> [Text provided]
——————————

I have not read it but one think that actually stood out in this book is the title.
Do you know what the title actually mean?

islandclimber
01-06-2013, 08:16 AM
I have just looked up the book and skimmed some of its interpretations. The characters I would not personally call flat but rather unrealistic. First there is the mentally ill sixteen year old and then there is the English aristocrat who happens to be an emigrant or abroad.
How often does one come across such a concept of characters together as a pair?
Secondly there is also the age gap to take into account. These two characters are being referred to as a couple. I am not sure this is realistic because:
a) a mentally ill with an aristocrat abroad is literally an impossible union or a rarity. There is nothing to bound these two characters together and even if it did whatever happens between them is considered tricky because one of them is mentally ill.
and
b) The aristocrat is first described as a voyeur and then he is suddenly an exhibitionist. There is a dogma here or a confusion in the sense that sexually one can either be one or the other.
I have not read it but one think that actually stood out in this book is the title.
Do you know what the title actually mean?

Unrealistic? You haven't even read the book. And you just said that you had "skimmed" some interpretations... How on earth could you possibly determine that the characters are unrealistic? Besides this, the narrator and Simone don't meet the English emigré aristocrat (Sir Edmund) until they reach Spain, where they flee to, after the mentally ill 16 year old's death (Marcelle). Nowhere are Marcele and Sir Edmund a couple, they do not even meet, so it is obvious that you barely skimmed these summaries.

Besides, in that era older gentlemen often took very young mistresses. Not to mention excursions with prostitutes, some of whom, would surely have had mental illnesses. The aristocrat is also a depraved sadist and a mentally ill young girl would have been an easy target, one also easy to dispose of later. This is only to counter your point a. As none of this even happened in the book I am not sure why we are discussing it.

As for point b)... There is no reason at all one could not have both of these paraphilias. Likely one would be dominant, but both could easily be present, it is not a paradox. Yet, you reveal your lack of knowledge of this text again. Sir Edmund is never represented as an exhibitionist in the text, only as voyeuristic. The young couple (the narrator and Simone) are exhibitionists which reveals why they connect with this wealthy English voyeur.

The title has to do with Simone's sexual obsession with ovular objects. The metaphor of the eye is central to the text. Bataille presents a metonymic chain of signifiers around the repeated ritual of vaginally ingesting ovular objects. This leads up to the most disturbing vignette of the novella, with a human eye.

Please don't try to criticize a work you have not read. It just makes you sound absurd.

——————————

> [Study material]
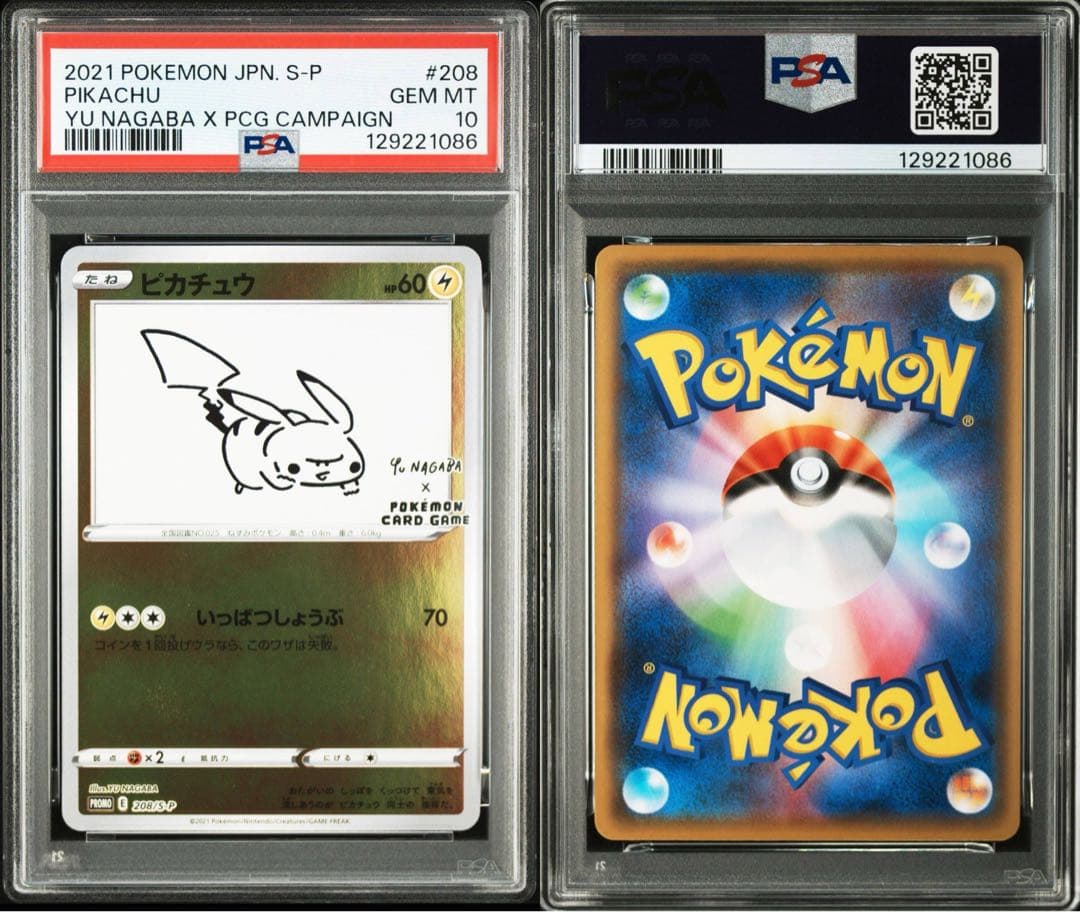 【PSA10 連番】ポケモンカード 長場雄 ピカチュウプロモNAGABA 2枚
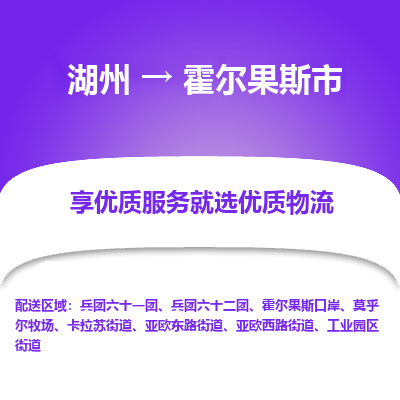 湖州到霍爾果斯物流專線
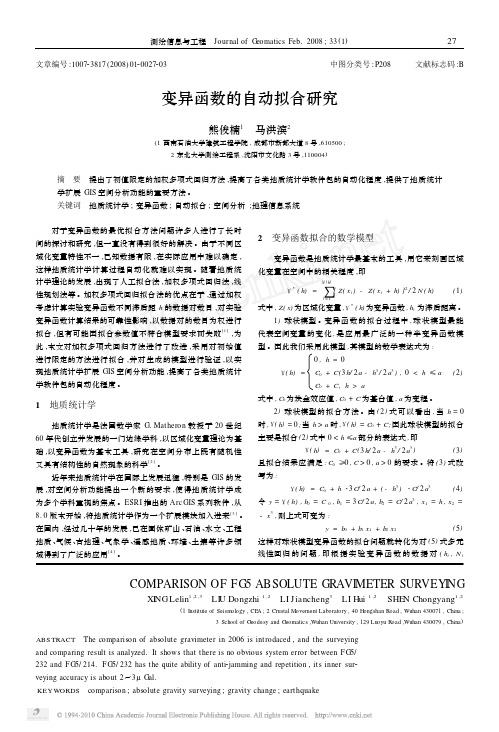 变异函数的自动拟合研究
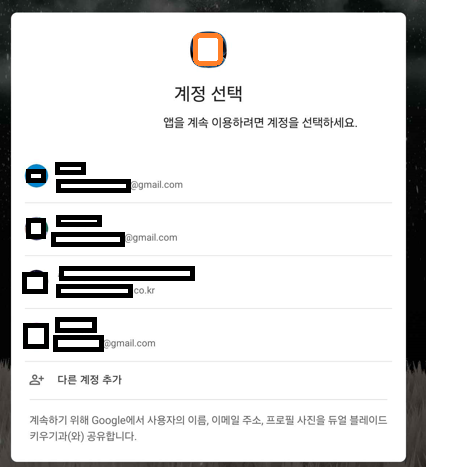 구글로그인1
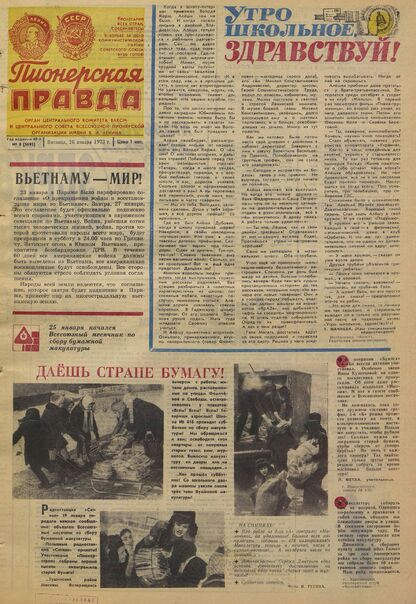 Пионерская правда. 1973. № 008 (5695): Орган Центрального Комитета ВЛКСМ и Центрального Совета Всесоюзной пионерской организации имени В.И. Ленина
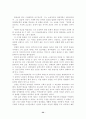염상섭연구 33페이지
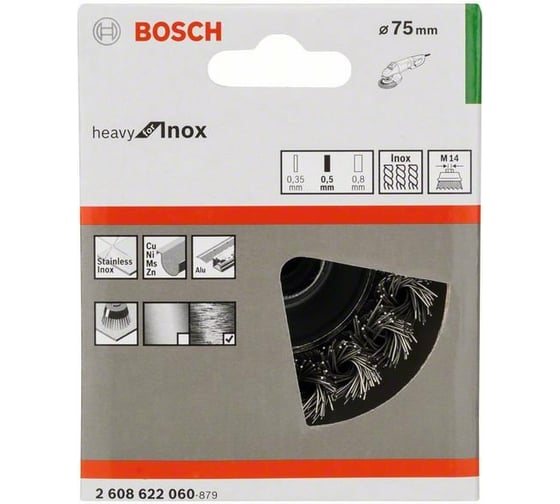 Щетка чашечная (75 мм, М14, витая проволока 0,5 мм) Bosch 2.608.622.060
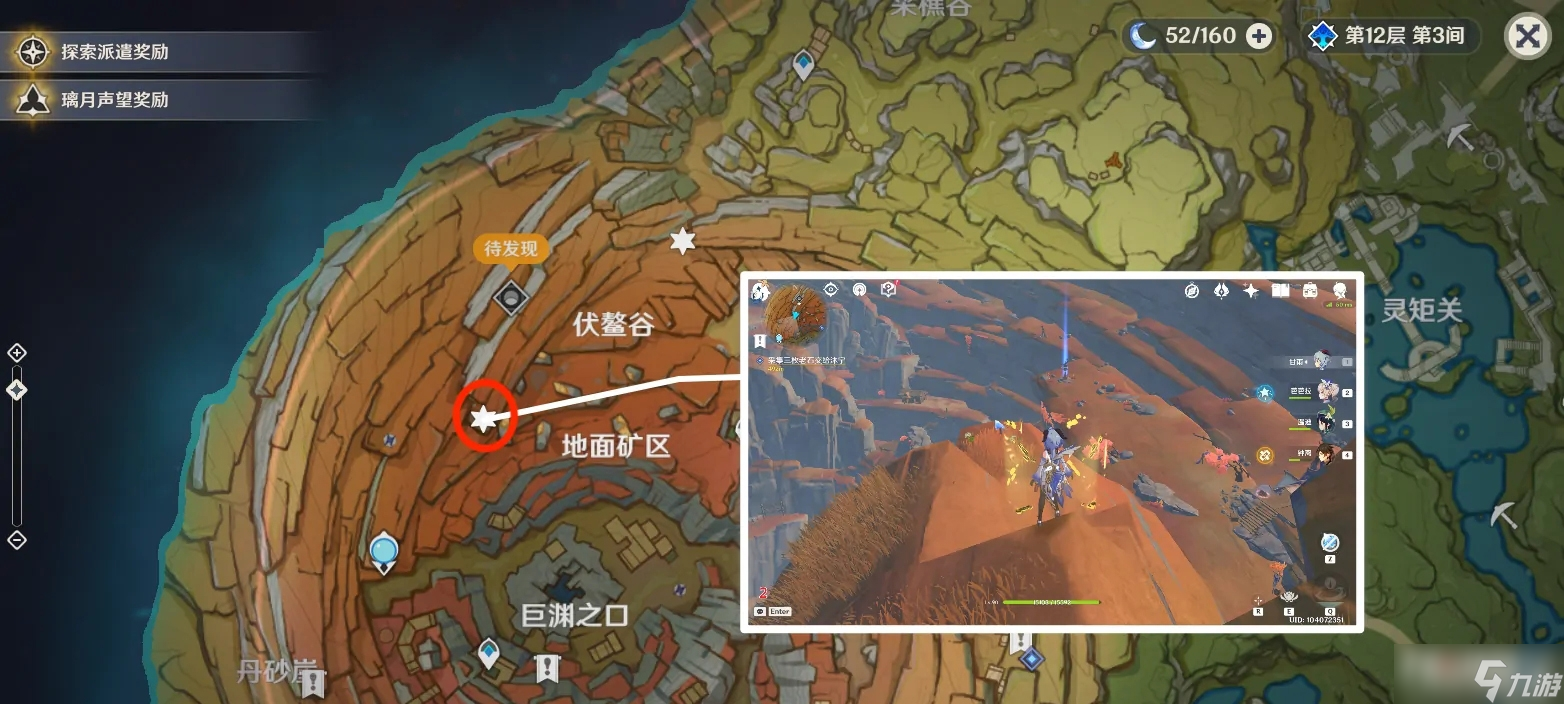 《原神》老石位置在哪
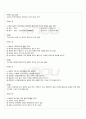 2010년 1학기 일본학개론 출석대체시험 핵심체크 3페이지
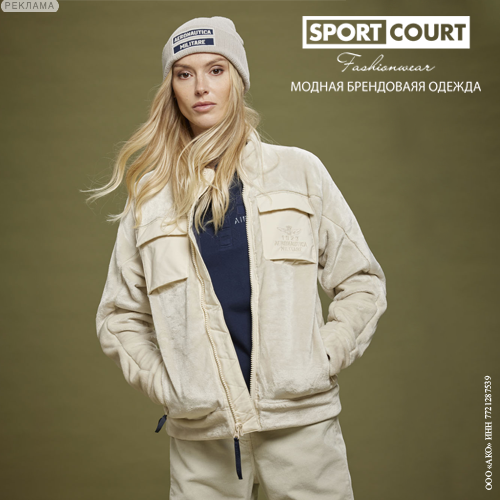 sportcourt.ru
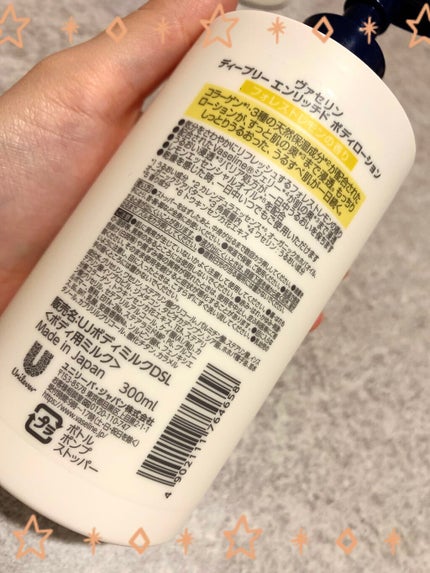 ディープリーエンリッチド ボディローション フォレストレモンの香り/ヴァセリン/ボディローションを使ったクチコミ(2枚目)
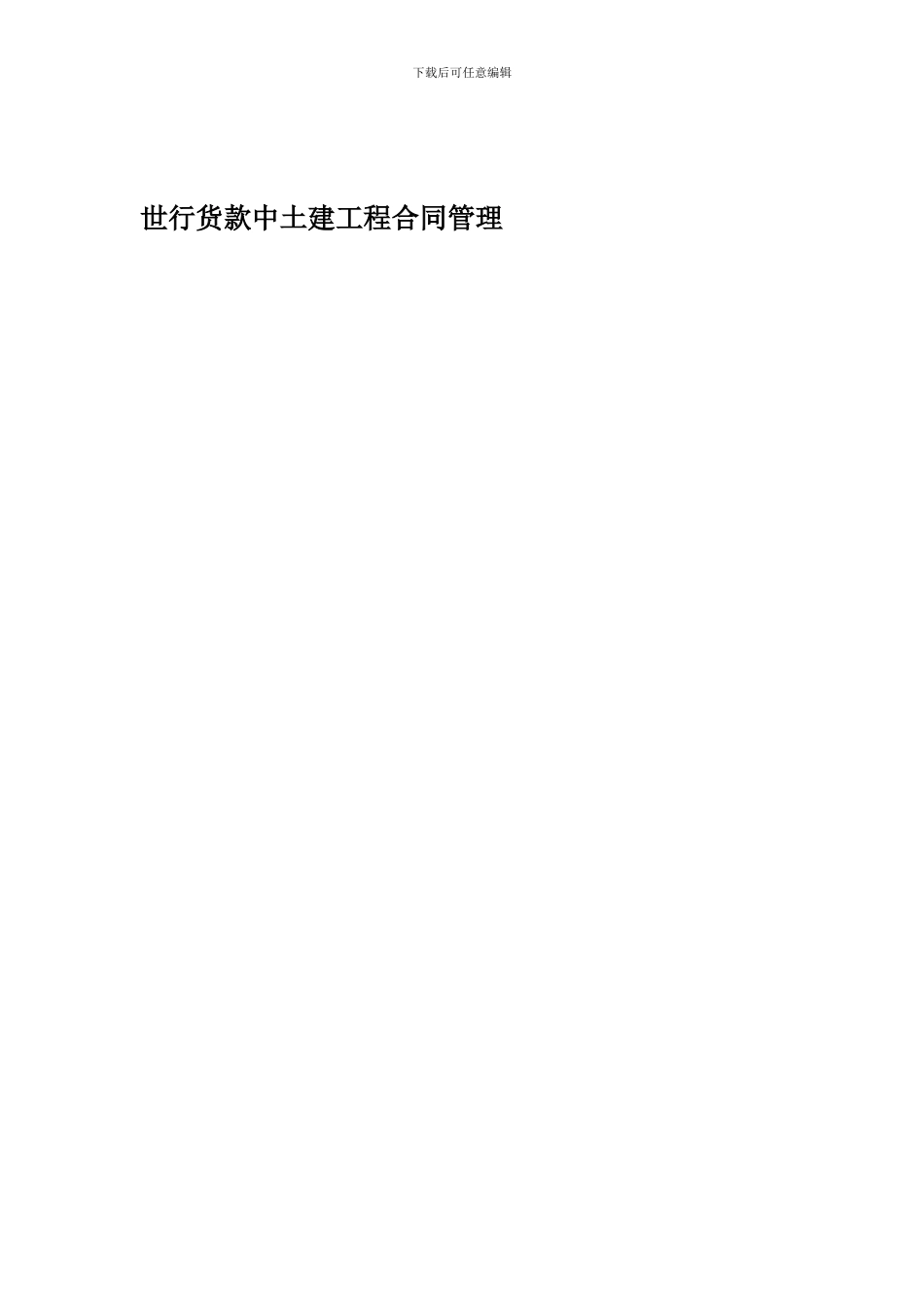 世行货款中土建工程合同管理_第1页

——————————

> [What to produce] According to the reply in the forum thread, why do the narrator and Simone connect with Sir Edmund?

> [Result of this exercise] The narrator and Simone are exhibitionists, and Sir Edmund is shown only as a voyeur. The reply says this pairing explains why the young couple connect with the wealthy English voyeur.